BEGIN GIVEN ENTRIES
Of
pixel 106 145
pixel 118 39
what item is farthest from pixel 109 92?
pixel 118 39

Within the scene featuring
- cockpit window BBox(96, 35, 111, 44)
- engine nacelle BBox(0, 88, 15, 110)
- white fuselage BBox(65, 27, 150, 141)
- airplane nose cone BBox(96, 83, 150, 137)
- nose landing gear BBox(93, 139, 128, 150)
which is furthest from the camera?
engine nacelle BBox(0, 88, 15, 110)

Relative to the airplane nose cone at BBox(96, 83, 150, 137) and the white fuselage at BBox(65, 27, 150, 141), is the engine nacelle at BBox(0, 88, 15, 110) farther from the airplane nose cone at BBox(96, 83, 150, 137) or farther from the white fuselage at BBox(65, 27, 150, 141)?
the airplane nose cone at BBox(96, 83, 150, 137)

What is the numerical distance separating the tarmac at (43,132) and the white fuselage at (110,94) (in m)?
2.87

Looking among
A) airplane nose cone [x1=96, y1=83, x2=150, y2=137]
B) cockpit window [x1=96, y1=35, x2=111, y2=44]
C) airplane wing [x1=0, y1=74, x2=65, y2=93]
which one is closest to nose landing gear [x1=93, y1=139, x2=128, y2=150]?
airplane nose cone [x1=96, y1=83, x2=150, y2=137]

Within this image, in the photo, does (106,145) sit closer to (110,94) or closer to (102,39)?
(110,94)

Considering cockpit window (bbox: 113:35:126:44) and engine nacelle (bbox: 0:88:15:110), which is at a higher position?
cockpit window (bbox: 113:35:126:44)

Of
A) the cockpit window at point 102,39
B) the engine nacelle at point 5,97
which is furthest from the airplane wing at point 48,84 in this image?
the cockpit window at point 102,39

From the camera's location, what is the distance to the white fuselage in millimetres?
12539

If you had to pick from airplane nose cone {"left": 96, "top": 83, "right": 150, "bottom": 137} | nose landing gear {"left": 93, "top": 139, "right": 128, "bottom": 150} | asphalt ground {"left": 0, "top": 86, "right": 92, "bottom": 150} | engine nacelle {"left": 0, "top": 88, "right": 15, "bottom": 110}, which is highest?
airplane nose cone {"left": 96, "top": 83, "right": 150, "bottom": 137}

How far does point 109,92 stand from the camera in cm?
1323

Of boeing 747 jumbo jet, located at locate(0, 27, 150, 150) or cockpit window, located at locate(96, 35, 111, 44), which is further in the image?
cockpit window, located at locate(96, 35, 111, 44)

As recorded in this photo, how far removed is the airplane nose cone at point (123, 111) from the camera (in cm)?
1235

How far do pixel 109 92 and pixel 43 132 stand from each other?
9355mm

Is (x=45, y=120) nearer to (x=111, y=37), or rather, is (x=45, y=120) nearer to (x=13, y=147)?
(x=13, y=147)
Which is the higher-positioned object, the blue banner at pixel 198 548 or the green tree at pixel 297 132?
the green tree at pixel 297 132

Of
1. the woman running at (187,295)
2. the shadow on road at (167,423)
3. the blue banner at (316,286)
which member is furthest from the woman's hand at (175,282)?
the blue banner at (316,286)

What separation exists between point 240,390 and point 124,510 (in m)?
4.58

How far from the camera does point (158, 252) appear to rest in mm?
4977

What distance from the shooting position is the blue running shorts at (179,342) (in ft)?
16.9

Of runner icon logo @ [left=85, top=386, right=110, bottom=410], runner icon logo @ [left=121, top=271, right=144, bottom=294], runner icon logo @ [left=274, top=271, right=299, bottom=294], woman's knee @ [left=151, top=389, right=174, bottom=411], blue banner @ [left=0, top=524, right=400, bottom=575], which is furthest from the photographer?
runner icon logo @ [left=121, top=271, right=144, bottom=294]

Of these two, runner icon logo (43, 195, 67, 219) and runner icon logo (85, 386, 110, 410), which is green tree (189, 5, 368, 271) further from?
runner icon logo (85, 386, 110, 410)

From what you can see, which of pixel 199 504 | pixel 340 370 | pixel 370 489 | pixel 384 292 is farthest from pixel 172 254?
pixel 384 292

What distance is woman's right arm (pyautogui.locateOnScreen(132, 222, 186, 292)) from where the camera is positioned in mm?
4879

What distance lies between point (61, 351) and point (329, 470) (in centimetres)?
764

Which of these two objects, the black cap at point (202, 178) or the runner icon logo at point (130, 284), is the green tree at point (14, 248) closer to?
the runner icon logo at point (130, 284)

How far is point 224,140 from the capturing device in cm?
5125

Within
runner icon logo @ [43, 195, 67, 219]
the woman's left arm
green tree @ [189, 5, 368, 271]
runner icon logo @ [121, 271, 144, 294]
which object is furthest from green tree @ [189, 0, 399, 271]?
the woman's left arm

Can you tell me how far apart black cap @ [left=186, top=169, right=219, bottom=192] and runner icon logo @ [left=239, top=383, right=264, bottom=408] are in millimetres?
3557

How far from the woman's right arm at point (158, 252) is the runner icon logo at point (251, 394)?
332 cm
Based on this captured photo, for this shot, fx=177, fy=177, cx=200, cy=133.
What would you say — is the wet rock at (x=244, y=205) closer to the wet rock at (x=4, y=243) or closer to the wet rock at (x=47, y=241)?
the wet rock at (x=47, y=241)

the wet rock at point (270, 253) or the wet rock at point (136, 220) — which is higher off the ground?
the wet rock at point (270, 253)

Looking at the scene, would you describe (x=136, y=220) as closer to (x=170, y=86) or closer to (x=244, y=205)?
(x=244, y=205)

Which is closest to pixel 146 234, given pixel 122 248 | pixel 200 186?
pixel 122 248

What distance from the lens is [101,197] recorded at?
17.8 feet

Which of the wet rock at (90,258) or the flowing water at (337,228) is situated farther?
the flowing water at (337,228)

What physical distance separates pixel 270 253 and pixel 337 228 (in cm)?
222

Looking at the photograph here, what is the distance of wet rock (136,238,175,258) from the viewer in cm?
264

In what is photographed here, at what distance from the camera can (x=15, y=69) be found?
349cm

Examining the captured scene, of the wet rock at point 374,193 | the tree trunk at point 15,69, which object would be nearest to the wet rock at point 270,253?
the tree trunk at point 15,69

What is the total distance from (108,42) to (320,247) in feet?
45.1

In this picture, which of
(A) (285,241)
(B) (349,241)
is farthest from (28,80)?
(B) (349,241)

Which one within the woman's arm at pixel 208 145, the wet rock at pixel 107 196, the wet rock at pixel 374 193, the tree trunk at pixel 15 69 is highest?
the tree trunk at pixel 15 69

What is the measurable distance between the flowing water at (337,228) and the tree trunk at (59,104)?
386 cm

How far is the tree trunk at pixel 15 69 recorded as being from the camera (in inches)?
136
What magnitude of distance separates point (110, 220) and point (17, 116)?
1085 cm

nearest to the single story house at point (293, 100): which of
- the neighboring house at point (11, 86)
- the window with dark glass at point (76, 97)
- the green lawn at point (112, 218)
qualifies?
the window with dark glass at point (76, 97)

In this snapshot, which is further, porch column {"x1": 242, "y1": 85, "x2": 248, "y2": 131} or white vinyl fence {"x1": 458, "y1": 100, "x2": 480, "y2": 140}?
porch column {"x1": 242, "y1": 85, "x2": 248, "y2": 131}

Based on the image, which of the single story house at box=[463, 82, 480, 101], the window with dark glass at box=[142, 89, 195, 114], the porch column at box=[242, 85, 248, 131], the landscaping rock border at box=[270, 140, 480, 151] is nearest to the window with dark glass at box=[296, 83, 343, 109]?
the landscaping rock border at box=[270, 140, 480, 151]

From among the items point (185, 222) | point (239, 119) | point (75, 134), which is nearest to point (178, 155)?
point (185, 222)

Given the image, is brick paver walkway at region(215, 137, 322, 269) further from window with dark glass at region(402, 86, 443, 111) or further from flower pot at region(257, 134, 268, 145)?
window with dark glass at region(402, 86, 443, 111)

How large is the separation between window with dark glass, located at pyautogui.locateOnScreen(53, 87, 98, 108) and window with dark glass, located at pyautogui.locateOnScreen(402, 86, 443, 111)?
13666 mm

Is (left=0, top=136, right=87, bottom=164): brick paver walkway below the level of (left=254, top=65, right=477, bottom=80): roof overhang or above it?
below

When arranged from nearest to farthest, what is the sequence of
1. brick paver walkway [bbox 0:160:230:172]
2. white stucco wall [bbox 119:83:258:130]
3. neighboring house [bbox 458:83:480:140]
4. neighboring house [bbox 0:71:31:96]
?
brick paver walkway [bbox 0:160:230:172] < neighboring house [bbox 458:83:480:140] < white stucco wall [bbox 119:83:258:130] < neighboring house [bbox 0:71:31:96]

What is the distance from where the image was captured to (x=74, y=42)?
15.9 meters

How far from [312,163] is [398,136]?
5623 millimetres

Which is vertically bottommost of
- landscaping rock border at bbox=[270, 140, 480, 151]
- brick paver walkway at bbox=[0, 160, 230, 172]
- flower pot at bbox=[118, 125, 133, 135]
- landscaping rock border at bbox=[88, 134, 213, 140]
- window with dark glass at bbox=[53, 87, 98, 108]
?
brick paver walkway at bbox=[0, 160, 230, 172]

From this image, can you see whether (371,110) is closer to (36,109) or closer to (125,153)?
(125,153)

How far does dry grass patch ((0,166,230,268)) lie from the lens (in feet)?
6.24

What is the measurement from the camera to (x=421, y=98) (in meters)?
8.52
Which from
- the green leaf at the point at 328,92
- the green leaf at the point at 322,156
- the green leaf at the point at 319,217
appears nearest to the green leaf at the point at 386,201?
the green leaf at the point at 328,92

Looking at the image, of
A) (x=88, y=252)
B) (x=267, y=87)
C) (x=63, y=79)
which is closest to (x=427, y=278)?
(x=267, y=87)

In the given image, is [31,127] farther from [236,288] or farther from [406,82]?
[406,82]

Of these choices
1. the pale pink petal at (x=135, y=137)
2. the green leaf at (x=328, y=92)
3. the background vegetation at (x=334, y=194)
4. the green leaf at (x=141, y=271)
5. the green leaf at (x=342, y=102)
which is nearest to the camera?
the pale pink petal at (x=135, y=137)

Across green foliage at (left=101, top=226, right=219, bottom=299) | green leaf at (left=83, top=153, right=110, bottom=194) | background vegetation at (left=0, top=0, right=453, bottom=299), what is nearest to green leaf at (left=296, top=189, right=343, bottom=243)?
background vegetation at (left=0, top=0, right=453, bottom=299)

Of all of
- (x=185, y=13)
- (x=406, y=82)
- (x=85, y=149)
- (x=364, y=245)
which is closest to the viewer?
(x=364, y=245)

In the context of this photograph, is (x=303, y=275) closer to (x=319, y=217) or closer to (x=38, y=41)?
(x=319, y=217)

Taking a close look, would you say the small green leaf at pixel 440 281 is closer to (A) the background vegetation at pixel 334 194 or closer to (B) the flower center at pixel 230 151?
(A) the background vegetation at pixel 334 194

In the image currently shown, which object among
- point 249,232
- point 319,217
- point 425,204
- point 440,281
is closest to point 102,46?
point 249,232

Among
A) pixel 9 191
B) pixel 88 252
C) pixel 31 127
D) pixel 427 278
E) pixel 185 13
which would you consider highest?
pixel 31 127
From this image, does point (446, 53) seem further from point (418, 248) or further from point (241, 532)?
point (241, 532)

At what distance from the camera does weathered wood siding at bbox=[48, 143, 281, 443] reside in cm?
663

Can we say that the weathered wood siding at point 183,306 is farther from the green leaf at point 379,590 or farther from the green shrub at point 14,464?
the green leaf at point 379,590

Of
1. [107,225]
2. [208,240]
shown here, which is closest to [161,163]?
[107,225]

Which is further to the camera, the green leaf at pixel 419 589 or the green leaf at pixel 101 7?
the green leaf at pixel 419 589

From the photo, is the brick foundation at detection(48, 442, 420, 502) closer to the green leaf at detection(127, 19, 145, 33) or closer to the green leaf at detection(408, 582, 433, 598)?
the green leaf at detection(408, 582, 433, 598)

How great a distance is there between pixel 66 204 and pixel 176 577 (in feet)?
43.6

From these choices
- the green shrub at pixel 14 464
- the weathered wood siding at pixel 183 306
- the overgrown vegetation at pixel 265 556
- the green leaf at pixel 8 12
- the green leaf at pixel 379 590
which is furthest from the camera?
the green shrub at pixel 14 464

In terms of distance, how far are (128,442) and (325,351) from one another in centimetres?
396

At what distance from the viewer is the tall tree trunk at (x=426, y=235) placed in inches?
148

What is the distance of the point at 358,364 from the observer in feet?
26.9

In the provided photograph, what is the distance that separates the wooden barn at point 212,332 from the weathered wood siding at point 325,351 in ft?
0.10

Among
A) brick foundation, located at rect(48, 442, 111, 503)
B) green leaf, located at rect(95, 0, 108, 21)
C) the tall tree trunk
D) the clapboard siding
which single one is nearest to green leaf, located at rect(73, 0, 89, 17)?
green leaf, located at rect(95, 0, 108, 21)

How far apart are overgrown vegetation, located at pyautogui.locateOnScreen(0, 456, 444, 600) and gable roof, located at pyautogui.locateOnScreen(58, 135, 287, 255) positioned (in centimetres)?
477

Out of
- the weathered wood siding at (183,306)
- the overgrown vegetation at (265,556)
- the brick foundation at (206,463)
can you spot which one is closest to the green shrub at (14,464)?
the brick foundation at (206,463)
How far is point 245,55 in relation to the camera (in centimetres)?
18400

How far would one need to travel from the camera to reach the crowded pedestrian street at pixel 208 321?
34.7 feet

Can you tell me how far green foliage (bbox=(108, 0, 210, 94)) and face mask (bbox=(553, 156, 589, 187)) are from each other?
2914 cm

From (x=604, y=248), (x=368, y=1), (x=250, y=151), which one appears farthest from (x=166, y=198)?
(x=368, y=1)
END GIVEN ENTRIES
Write out the records again, starting at the line that contains "From (x=604, y=248), (x=368, y=1), (x=250, y=151), which" and continuing through the end of the records. Keep the requests unchanged, and shift every coordinate in the answers by adding 127 to it.

• **TASK OUTPUT**:
From (x=604, y=248), (x=368, y=1), (x=250, y=151), which one appears farthest from (x=166, y=198)?
(x=495, y=128)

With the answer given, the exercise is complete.